Porter County will have a waterpark again come summer
By John Robbins Post-Tribune correspondent March 17, 2013 7:14PM
Workers work to solve drainage issues in the wave pool of the former Splash Down Dunes waterpark in Porter Thursday Mar. 14, 2013. The park is scheduled to reopen Memorial Day under new ownership and renamed Seven Peaks Waterpark Duneland. | Andy Lavalley~Sun-Times Media
Updated: April 19, 2013 6:07AM
On the heels of a late season blizzard, summer fun might be the last thing on your mind but it’s foremost on the mind of Seven Peaks Waterpark General Manager Matthew Phair.
The Porter waterpark, despite needing more work than originally foreseen, is still on-track for a Memorial Day weekend opening Phair said.
The age of the park has been a problem. What was started as the Enchanted Forest in the 1950s became Splash Down Dunes waterpark in the 1990s, which sat vacant for several years before being acquired by the Utah-based Seven Peaks in 2012.
“Nothing against the old owners, but it’s an old park,” Phair said. Much as home remodelers discover, “The more we got into it the more we found needed to be corrected, updated or fixed.”
The problems were more than skin deep. “We found out after the purchase that there was more work to be done than expected. Some things we did not know about because they were underground,” he said.
One particularly vexing problem was the electrical wiring, which Phair called, “out of date.”
Phair estimates that 85 percent of the electrical system has been replaced. The main electrical lines have been replaced with new, cables have been retrenched and up to 85 percent of the inside wiring in the buildings is new, according to Phair.
Most of the attractions, including 15 water slides and a 500,000-gallon wave pool will be ready by the late May opening. The popular Lazy River ride may not be open this season.
“Lazy River has to be rebuilt,” said Phair. Citing multiple problems, including motors, pumps and collapsing walls, Phair said the feature wasn’t originally installed properly, so a new Lazy River is being installed.
Over the past several months a lot of activity has addressed the infrastructure needs of the park. In addition to the electrical lines, trees have been removed, pumps and motors have been rebuilt and replaced, new filters installed. Existing buildings have been cosmetically renewed and painted.
The next few weeks will see the final surge of activity to ready the park for opening, including power washing the slides and sand blasting.

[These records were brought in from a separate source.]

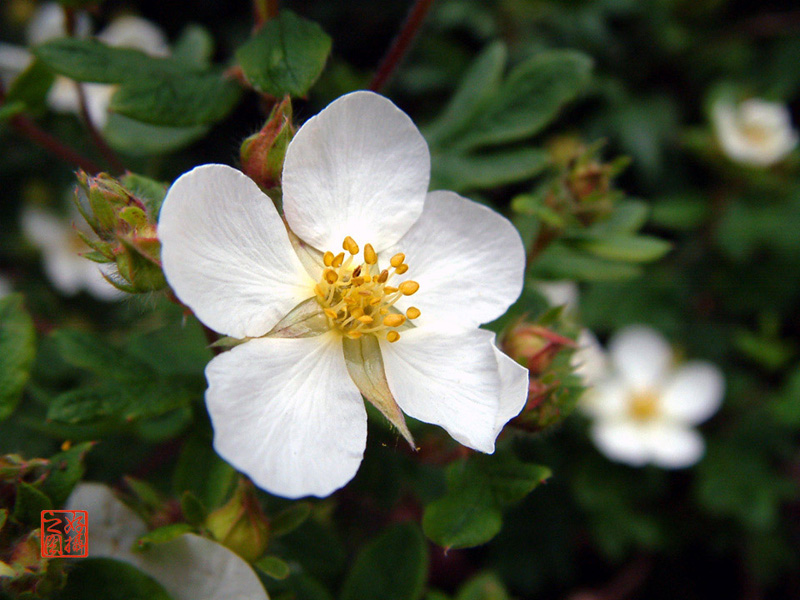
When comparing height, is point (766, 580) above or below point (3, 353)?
below

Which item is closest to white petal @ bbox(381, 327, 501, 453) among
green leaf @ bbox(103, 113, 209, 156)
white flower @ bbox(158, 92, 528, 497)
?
white flower @ bbox(158, 92, 528, 497)

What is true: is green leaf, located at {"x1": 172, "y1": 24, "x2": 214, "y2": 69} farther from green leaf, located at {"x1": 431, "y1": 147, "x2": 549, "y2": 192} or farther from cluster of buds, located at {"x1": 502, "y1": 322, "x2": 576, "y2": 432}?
cluster of buds, located at {"x1": 502, "y1": 322, "x2": 576, "y2": 432}

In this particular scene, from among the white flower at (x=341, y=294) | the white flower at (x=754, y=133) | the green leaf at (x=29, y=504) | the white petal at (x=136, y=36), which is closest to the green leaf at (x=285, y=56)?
the white flower at (x=341, y=294)

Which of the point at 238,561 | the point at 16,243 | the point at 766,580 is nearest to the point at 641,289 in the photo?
the point at 766,580

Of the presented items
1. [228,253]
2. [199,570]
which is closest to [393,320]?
[228,253]

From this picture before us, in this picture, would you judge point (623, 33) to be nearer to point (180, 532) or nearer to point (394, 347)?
point (394, 347)

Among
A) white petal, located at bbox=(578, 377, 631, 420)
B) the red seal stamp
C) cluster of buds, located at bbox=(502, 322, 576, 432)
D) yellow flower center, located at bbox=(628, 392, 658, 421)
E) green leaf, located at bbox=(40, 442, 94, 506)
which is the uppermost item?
cluster of buds, located at bbox=(502, 322, 576, 432)
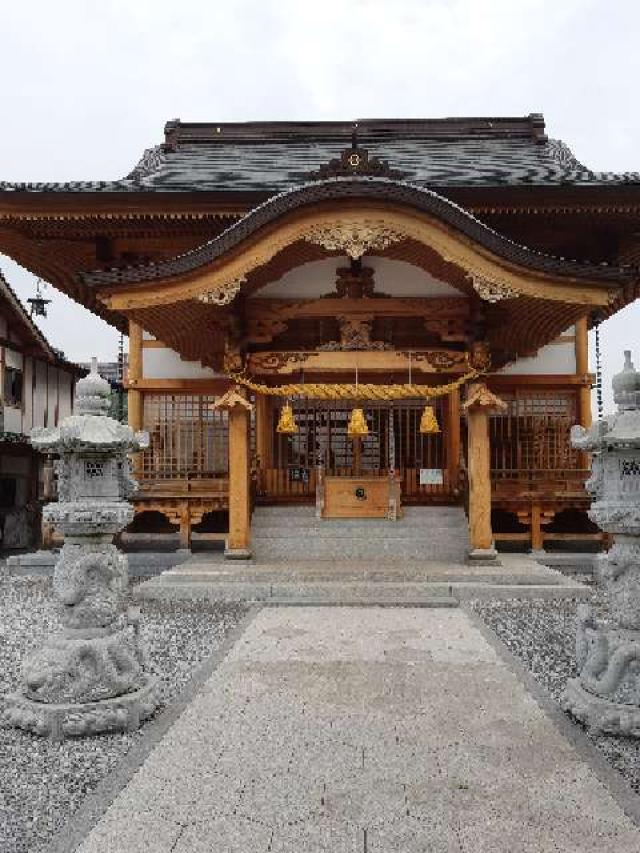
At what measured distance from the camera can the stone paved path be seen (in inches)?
109

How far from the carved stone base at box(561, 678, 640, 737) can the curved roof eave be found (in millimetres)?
6104

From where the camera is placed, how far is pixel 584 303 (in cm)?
885

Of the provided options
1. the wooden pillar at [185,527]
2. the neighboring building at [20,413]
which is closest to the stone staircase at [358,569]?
the wooden pillar at [185,527]

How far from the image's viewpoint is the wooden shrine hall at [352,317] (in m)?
8.87

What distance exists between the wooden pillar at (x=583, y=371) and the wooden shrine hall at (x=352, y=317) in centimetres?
3

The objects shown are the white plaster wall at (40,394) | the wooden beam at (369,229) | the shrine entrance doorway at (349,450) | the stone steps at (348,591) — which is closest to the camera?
the stone steps at (348,591)

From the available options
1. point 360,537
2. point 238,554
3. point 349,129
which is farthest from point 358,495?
point 349,129

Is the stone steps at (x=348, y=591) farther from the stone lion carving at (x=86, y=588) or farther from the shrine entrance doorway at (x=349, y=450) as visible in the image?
the shrine entrance doorway at (x=349, y=450)

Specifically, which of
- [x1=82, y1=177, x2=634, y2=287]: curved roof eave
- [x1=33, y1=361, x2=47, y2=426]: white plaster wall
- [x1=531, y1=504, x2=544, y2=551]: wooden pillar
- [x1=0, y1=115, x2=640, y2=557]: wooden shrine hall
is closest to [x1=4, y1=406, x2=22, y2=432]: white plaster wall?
[x1=33, y1=361, x2=47, y2=426]: white plaster wall

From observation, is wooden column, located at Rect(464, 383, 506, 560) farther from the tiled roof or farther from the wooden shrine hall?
the tiled roof

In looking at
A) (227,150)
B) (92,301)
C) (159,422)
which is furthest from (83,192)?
(227,150)

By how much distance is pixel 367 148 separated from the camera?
50.8 feet

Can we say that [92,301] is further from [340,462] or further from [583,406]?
[583,406]

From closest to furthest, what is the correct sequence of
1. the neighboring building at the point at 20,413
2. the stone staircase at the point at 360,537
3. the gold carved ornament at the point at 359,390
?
the gold carved ornament at the point at 359,390, the stone staircase at the point at 360,537, the neighboring building at the point at 20,413
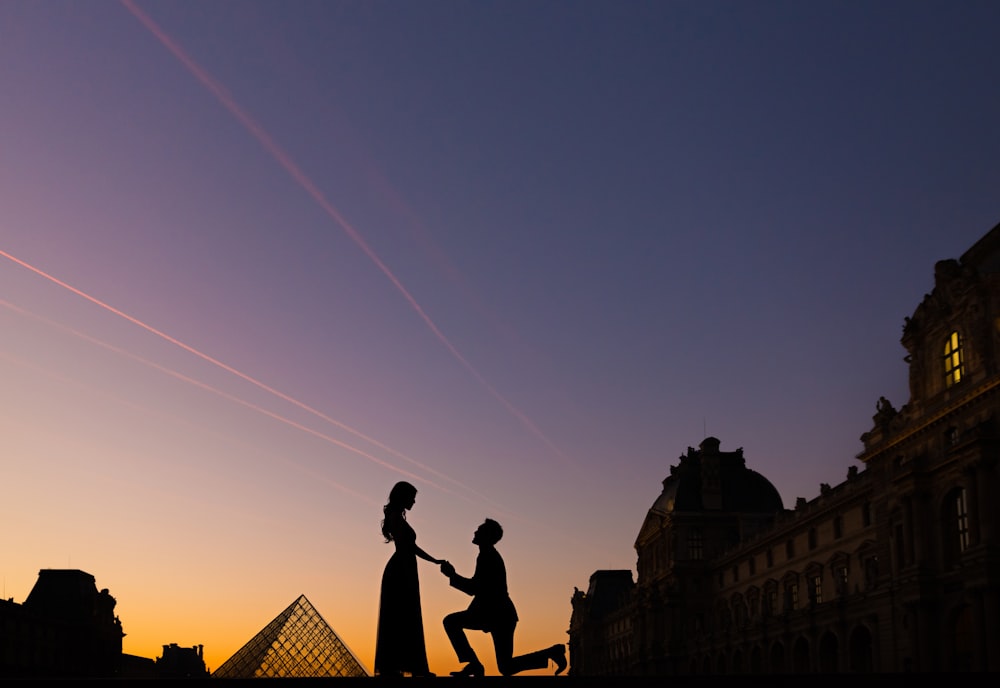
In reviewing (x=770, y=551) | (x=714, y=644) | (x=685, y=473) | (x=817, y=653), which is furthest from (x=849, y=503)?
(x=685, y=473)

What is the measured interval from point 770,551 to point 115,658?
78206mm

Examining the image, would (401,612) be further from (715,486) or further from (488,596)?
(715,486)

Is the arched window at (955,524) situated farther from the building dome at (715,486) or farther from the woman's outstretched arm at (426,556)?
the building dome at (715,486)

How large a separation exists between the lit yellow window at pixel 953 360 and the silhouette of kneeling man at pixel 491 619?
36.7 meters

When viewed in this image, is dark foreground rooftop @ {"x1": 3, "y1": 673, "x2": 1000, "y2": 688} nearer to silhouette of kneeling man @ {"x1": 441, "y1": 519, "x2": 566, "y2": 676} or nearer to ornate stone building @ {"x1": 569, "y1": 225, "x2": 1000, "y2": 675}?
silhouette of kneeling man @ {"x1": 441, "y1": 519, "x2": 566, "y2": 676}

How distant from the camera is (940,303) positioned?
47531mm

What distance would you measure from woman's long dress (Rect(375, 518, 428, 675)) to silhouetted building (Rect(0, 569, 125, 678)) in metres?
86.3

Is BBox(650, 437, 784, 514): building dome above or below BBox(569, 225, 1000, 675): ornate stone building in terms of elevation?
above

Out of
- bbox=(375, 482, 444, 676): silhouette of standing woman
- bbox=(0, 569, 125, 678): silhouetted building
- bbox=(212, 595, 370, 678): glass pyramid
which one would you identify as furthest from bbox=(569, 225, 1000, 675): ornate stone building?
bbox=(0, 569, 125, 678): silhouetted building

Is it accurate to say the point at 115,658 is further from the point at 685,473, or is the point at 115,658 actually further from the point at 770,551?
the point at 770,551

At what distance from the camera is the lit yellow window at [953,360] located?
46188mm

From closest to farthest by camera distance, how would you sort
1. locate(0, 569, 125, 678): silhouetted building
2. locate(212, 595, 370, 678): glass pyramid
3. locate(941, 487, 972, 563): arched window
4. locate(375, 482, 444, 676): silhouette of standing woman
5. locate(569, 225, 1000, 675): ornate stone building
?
1. locate(375, 482, 444, 676): silhouette of standing woman
2. locate(569, 225, 1000, 675): ornate stone building
3. locate(941, 487, 972, 563): arched window
4. locate(212, 595, 370, 678): glass pyramid
5. locate(0, 569, 125, 678): silhouetted building

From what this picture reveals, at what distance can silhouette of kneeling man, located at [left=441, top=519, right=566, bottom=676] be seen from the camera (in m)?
13.8

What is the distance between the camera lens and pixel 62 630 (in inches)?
4225
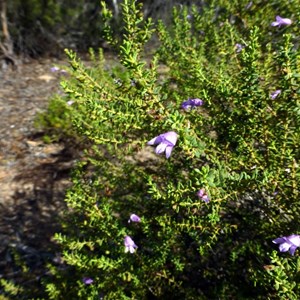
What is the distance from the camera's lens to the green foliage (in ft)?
4.16

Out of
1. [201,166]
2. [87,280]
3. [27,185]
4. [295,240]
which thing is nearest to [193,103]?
[201,166]

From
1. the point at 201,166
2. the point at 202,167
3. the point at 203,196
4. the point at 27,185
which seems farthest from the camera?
the point at 27,185

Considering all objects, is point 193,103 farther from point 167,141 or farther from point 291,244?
point 291,244

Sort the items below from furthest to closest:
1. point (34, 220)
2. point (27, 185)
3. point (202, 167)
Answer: point (27, 185) → point (34, 220) → point (202, 167)

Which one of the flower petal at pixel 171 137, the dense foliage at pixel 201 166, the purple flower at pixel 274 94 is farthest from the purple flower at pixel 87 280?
the purple flower at pixel 274 94

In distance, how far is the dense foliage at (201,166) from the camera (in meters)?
1.26

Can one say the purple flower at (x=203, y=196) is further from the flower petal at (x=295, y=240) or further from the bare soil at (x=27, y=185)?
the bare soil at (x=27, y=185)

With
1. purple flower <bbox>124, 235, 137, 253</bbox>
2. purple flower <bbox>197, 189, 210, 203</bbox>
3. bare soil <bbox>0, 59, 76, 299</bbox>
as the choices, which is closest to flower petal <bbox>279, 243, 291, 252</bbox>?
purple flower <bbox>197, 189, 210, 203</bbox>

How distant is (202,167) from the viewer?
1.13 m

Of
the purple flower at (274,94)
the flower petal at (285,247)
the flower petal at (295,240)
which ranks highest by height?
the purple flower at (274,94)

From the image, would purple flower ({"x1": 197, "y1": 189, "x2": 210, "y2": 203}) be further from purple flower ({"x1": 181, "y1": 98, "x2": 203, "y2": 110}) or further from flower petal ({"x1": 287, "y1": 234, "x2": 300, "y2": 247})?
purple flower ({"x1": 181, "y1": 98, "x2": 203, "y2": 110})

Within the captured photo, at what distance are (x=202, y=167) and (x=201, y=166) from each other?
2.27 ft

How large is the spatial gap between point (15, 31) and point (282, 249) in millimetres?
6225

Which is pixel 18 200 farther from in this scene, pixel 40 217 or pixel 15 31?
pixel 15 31
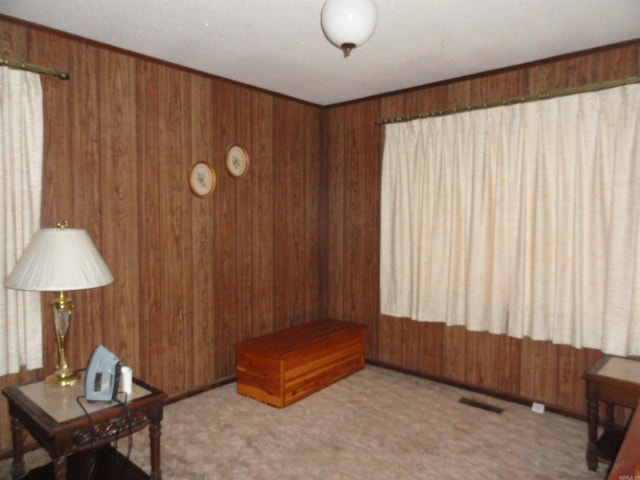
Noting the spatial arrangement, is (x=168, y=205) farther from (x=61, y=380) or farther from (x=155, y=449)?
(x=155, y=449)

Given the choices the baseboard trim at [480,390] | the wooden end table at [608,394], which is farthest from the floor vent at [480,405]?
the wooden end table at [608,394]

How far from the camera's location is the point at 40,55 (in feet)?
8.50

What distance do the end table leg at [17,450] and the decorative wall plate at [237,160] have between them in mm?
2209

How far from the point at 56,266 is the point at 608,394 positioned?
2889mm

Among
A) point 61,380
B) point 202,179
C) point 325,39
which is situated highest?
point 325,39

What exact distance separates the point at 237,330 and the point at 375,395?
127 cm

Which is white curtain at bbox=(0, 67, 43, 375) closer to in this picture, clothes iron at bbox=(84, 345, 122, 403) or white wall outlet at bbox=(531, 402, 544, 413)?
clothes iron at bbox=(84, 345, 122, 403)

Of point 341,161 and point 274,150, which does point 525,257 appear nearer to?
point 341,161

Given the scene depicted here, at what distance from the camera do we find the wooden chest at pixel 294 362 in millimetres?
3193

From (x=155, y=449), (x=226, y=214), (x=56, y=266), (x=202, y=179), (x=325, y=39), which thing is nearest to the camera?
(x=56, y=266)

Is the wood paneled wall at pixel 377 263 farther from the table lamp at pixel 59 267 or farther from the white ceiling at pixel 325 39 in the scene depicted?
the table lamp at pixel 59 267

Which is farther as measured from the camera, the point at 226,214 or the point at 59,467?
the point at 226,214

The physical structure of the park itself will be ready for the visitors — now Phair is turning to the issue of staffing the park.
Most of the employees hired to bring the park up to date have been independent contractors. That is about to change.
Phair has just started the process of hiring full-time and seasonal employees. Up to 300 management and staff positions need to be filled, including lifeguards, food services, administrative and human resource assistants and security.
Job seekers can apply online at the Seven Peaks website, www.sev
The jobs the waterpark is bringing to the area will be a boon to the local economy. The tourists attracted to the park are expected to be another huge benefit to the economy.
“Indiana Dunes Tourism is very excited that Seven Peaks is investing in this park. We’re beyond pleased that Seven Peaks is investing more than $1 million in the area,” said Ken Kosky, Promotions Director of Indiana Dunes Tourism, the official tourism bureau of Porter County.
“The park is a great complement to other attractions in the area,” said Kosky. “The more top-notch attractions there are, the more likely people are to come. Waterparks are huge.”
While the tourism bureau has no specific plans to actively promote and leverage the opening of the waterpark with other area attractions beyond what is done for other local businesses, they will include Seven Peaks in itineraries of activities prepared for the approximately 80,000 annual visitors who stop at the bureau’s visitor center.
“Our goal is to attract people to this area - to get them to come here and get them to extend their stay here,” said Kosky.